Balasanyan further alleges new damages arising from the trespass, which continued to accrue regularly until the trespass was abated.  She alleges she “has suffered and will continue to suffer damages, including but not limited to, the cost of the removal and storage of the solar panel system incurred after the small claims judgment, increased cost of repair of the roof and inside of the home resulting from the failure of cross-defendants to remove the solar panels when the demand was first made, the increased costs for substitute housing during the repair of the interior of the home, $5000.00 for the repair of the inside of the home not covered by insurance (the deductible) and storage costs for furniture while the inside of the home is being repaired.”  (SACC, ¶ 15.)  While the trespass persisted, she continued to incur greater costs for storing the panels, storing her furniture, paying for substitute housing, and repairing increasing damage to her home’s interior.  Res judicata therefore does not bar this cause of action for continuing trespass.

Motion to Strike

Cross-defendant LA Solar Group, Inc. moves to strike two portions of the second amended cross-complaint related to punitive damages.  Courts may strike allegations about punitive damages when punitive damages are unavailable as a matter of law or where the facts alleged fail to constitute oppression, fraud, or malice.  (Grieves v.
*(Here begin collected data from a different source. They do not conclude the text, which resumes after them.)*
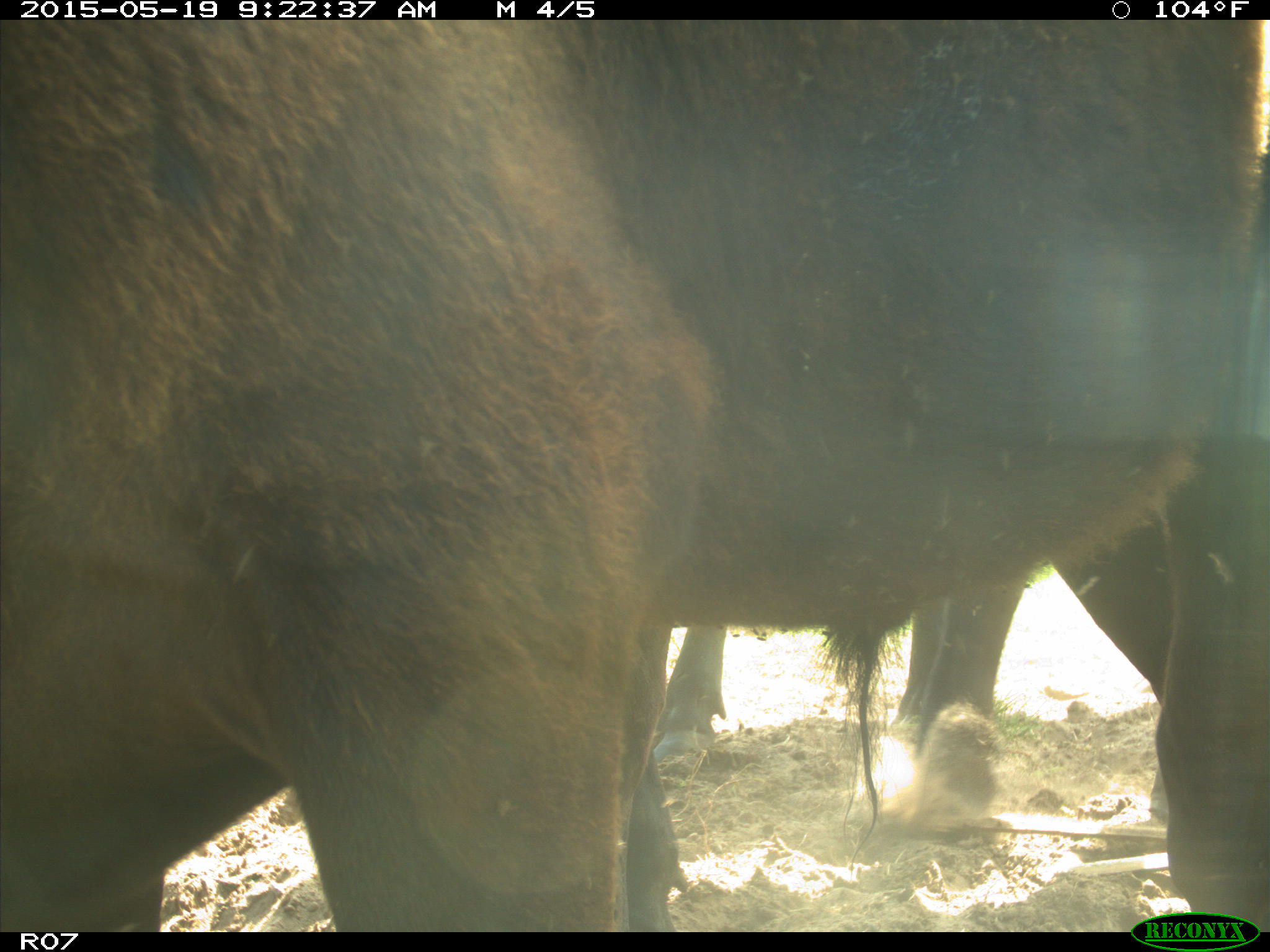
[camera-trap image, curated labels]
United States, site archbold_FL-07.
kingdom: Animalia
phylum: Chordata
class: Mammalia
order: Artiodactyla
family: Bovidae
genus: Bos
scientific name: Bos taurus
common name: domestic cow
Bos taurus (domestic cow).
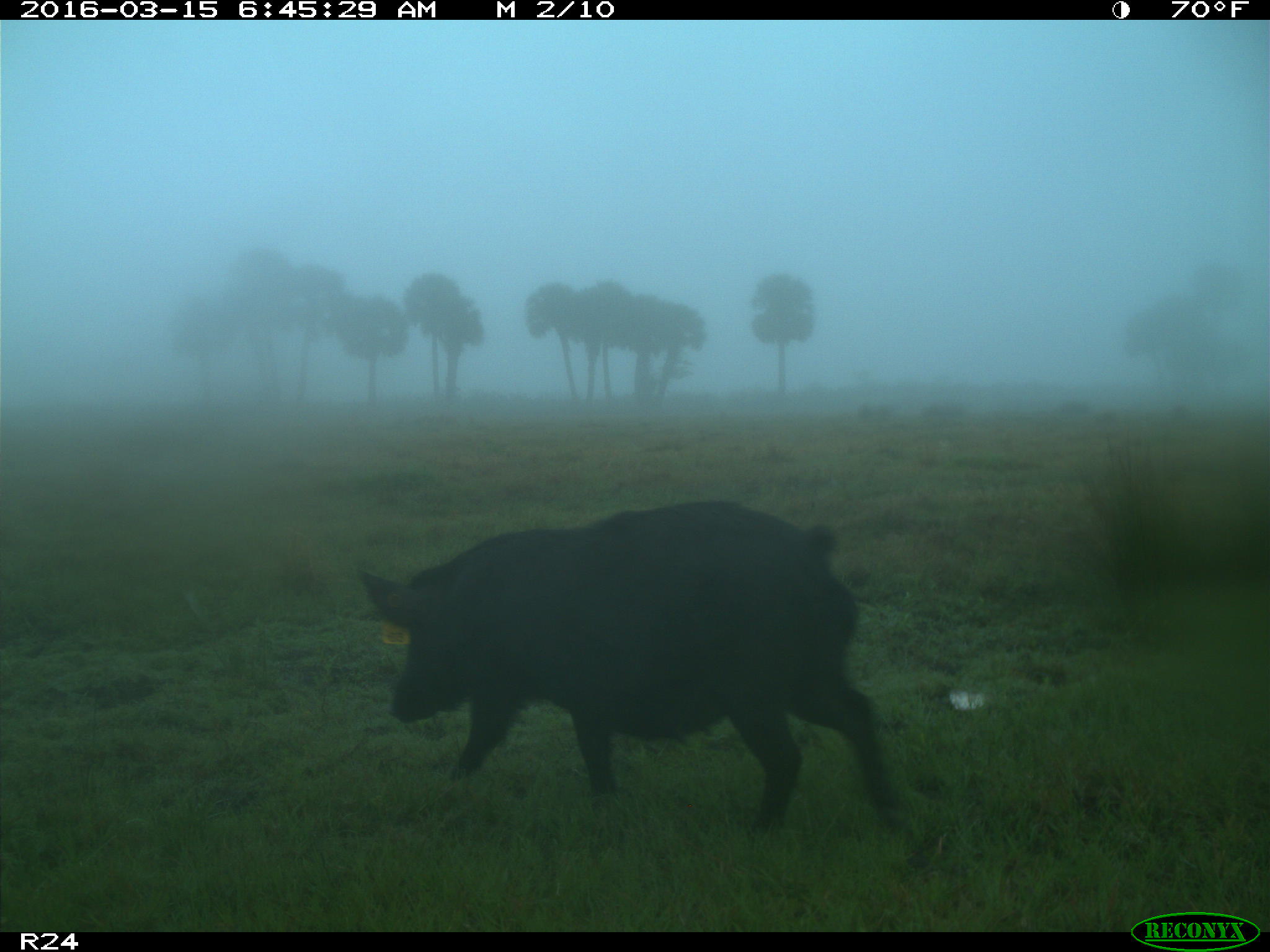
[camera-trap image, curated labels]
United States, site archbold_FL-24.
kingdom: Animalia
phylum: Chordata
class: Mammalia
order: Artiodactyla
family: Suidae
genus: Sus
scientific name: Sus scrofa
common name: wild boar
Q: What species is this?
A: Sus scrofa (wild boar).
Superior Court (1984) 157 Cal.App.3d 159, 164; see Civ. Code, § 3294(a).)  “ ‘Malice’ means conduct which is intended by the defendant to cause injury to the plaintiff or despicable conduct which is carried on by the defendant with a willful and conscious disregard of the rights or safety of others.”  (Civ. Code, § 3294(c)(1).)

The second amended cross-complaint alleges sufficient facts to constitute malice.  “[T]he words ‘wrongfully and intentionally’ … describe a knowing and deliberate state of mind from which a conscious, disregard of petitioner’s rights might be inferred—a state of mind which would sustain an award of punitive damages.”  (Perkins v. Superior Court (1981) 117 Cal.App.3d 1.)    
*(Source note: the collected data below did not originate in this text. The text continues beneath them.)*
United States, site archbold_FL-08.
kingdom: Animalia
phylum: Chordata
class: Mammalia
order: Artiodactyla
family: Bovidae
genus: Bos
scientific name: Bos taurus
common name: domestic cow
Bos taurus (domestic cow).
Balasanyan alleges more than mere conclusory allegations.  She alleges she “demanded on numerous occasions that cross-defendants remove the solar panel system from the roof so that roof repairs and repairs inside the Home could be made.”  (SACC, ¶ 12.)  She alleges that, “knowing the interior of interior of cross-complainant’s Home could not be repaired if the roof was not first repaired and further knowing the roof could not first be repaired without the removal of the solar panel system,” LA Solar Group “refused to remove the solar panel system in an attempt to coerce [her] to proceed forward with the Contract.”  (¶ 16.)  She thus alleges facts showing that LA Solar Group consciously disregarded her rights and intended to injure her as a tactic to pressure her to continue paying for the solar panels.

Disposition

            Cross-defendant LA Solar Group, Inc.’s demurrer to cross-complainant Rumina Balasanyan’s second amended cross-complaint is overruled.  Cross-defendant LA Solar Group, Inc.’s motion to strike portions of the second amended cross-complaint is denied.  Cross-defendant LA Solar Group, Inc. is ordered to answer within 20 days.